(Excerpts from a dataset)
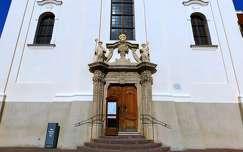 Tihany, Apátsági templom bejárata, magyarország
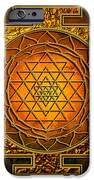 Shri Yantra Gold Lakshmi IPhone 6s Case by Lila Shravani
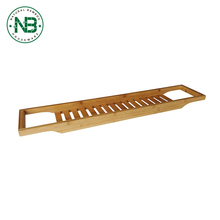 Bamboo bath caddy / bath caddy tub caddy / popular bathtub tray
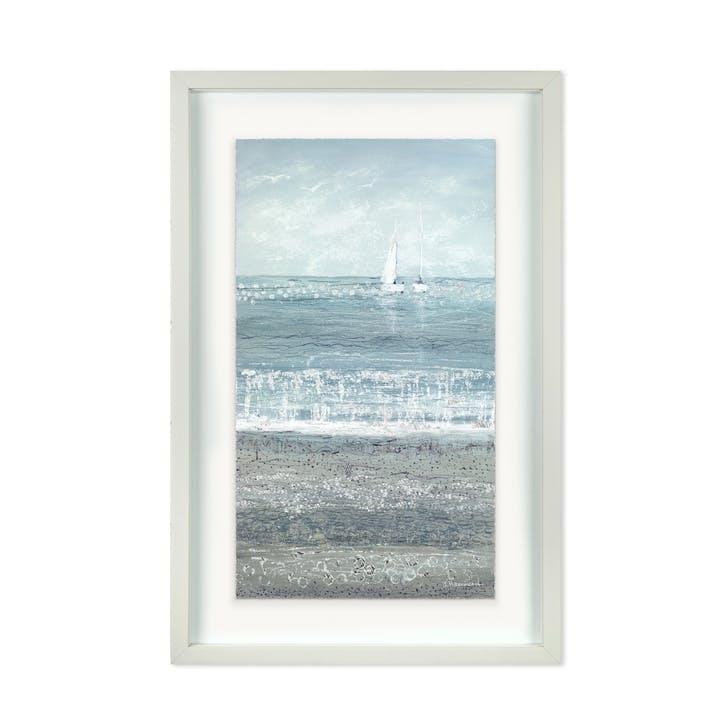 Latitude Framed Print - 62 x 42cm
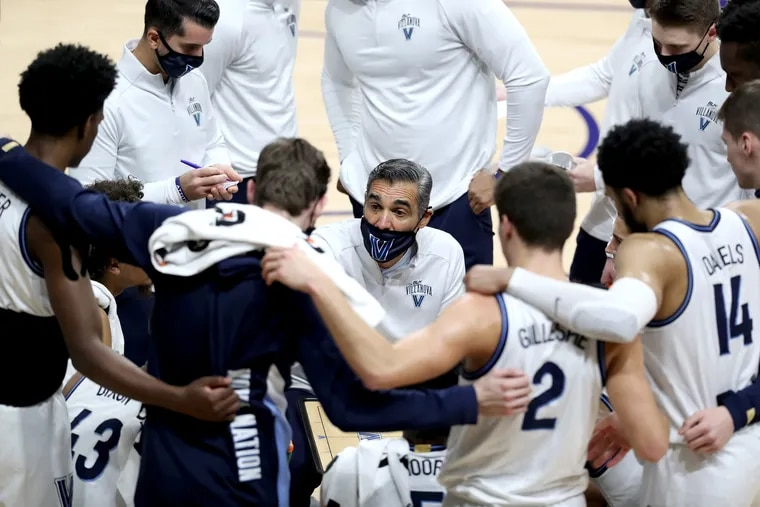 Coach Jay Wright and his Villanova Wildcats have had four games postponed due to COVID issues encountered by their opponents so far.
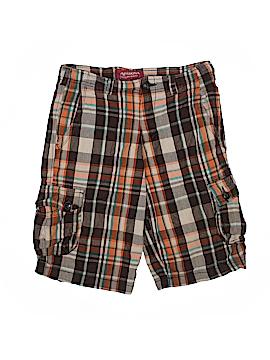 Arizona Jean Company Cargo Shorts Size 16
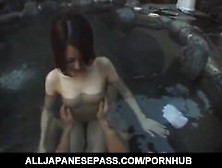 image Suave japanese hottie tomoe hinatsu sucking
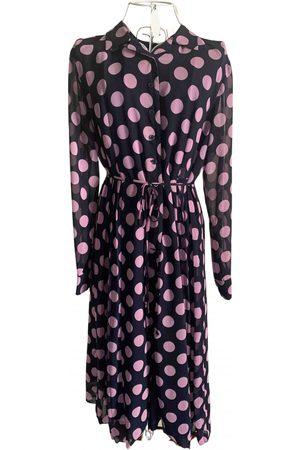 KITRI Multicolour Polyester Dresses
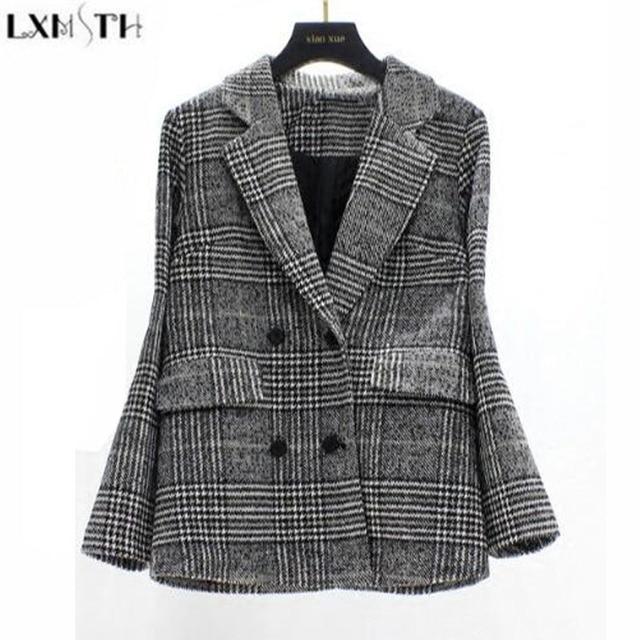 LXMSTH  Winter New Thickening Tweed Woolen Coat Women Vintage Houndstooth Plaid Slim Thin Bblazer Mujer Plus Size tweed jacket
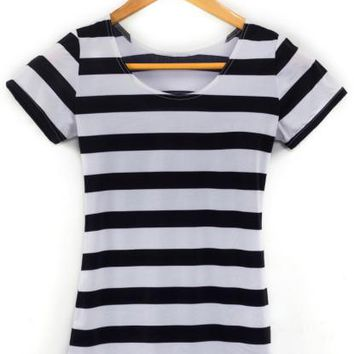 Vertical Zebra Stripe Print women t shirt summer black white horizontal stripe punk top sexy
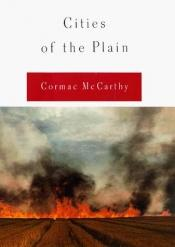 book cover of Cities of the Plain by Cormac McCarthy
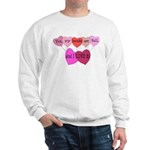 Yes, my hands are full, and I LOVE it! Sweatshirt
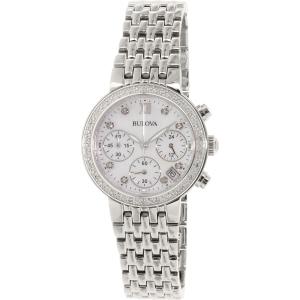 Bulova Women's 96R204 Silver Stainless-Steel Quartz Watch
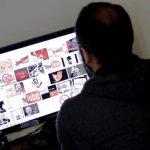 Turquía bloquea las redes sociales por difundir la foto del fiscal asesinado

→ Work item:
Reproduce exactly the lines above starting at the line containing "Size tweed jacket" and ending at the line containing "Vertical Zebra Stripe", including both, but not the pictures.

→ Task response:
 LXMSTH  Winter New Thickening Tweed Woolen Coat Women Vintage Houndstooth Plaid Slim Thin Bblazer Mujer Plus Size tweed jacket
 Vertical Zebra Stripe Print women t shirt summer black white horizontal stripe punk top sexy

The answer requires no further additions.